[Record excerpts — start]

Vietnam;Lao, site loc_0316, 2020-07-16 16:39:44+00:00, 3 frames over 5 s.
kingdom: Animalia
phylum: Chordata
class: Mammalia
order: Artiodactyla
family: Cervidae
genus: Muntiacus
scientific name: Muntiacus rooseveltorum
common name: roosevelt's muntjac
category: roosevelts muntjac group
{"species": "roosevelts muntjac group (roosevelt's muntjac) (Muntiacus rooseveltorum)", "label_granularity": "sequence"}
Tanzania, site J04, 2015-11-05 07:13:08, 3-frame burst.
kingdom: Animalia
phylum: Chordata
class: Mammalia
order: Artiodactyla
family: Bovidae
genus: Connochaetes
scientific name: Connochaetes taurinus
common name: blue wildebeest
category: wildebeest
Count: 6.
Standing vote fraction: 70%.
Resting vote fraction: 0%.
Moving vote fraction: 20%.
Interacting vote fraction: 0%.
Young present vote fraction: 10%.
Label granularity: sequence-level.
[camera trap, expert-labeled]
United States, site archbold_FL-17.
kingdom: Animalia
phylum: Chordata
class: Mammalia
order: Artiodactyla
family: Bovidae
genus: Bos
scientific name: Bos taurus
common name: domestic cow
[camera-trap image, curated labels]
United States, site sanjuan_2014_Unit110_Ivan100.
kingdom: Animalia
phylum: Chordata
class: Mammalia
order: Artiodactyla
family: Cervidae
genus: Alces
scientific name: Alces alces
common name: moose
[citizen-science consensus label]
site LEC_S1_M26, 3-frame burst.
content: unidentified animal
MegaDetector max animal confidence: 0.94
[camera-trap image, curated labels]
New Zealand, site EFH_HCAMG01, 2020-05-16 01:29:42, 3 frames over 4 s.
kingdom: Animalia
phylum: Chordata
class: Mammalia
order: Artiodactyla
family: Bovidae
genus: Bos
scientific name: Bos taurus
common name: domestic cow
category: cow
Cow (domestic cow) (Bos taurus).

[Record excerpts — finish]

◆ **Your instructions**: Set every record down again exactly as written.

◆ **Solution to the problem**:
Vietnam;Lao, site loc_0316, 2020-07-16 16:39:44+00:00, 3 frames over 5 s.
kingdom: Animalia
phylum: Chordata
class: Mammalia
order: Artiodactyla
family: Cervidae
genus: Muntiacus
scientific name: Muntiacus rooseveltorum
common name: roosevelt's muntjac
category: roosevelts muntjac group
{"species": "roosevelts muntjac group (roosevelt's muntjac) (Muntiacus rooseveltorum)", "label_granularity": "sequence"}
Tanzania, site J04, 2015-11-05 07:13:08, 3-frame burst.
kingdom: Animalia
phylum: Chordata
class: Mammalia
order: Artiodactyla
family: Bovidae
genus: Connochaetes
scientific name: Connochaetes taurinus
common name: blue wildebeest
category: wildebeest
Count: 6.
Standing vote fraction: 70%.
Resting vote fraction: 0%.
Moving vote fraction: 20%.
Interacting vote fraction: 0%.
Young present vote fraction: 10%.
Label granularity: sequence-level.
[camera trap, expert-labeled]
United States, site archbold_FL-17.
kingdom: Animalia
phylum: Chordata
class: Mammalia
order: Artiodactyla
family: Bovidae
genus: Bos
scientific name: Bos taurus
common name: domestic cow
[camera-trap image, curated labels]
United States, site sanjuan_2014_Unit110_Ivan100.
kingdom: Animalia
phylum: Chordata
class: Mammalia
order: Artiodactyla
family: Cervidae
genus: Alces
scientific name: Alces alces
common name: moose
[citizen-science consensus label]
site LEC_S1_M26, 3-frame burst.
content: unidentified animal
MegaDetector max animal confidence: 0.94
[camera-trap image, curated labels]
New Zealand, site EFH_HCAMG01, 2020-05-16 01:29:42, 3 frames over 4 s.
kingdom: Animalia
phylum: Chordata
class: Mammalia
order: Artiodactyla
family: Bovidae
genus: Bos
scientific name: Bos taurus
common name: domestic cow
category: cow
Cow (domestic cow) (Bos taurus).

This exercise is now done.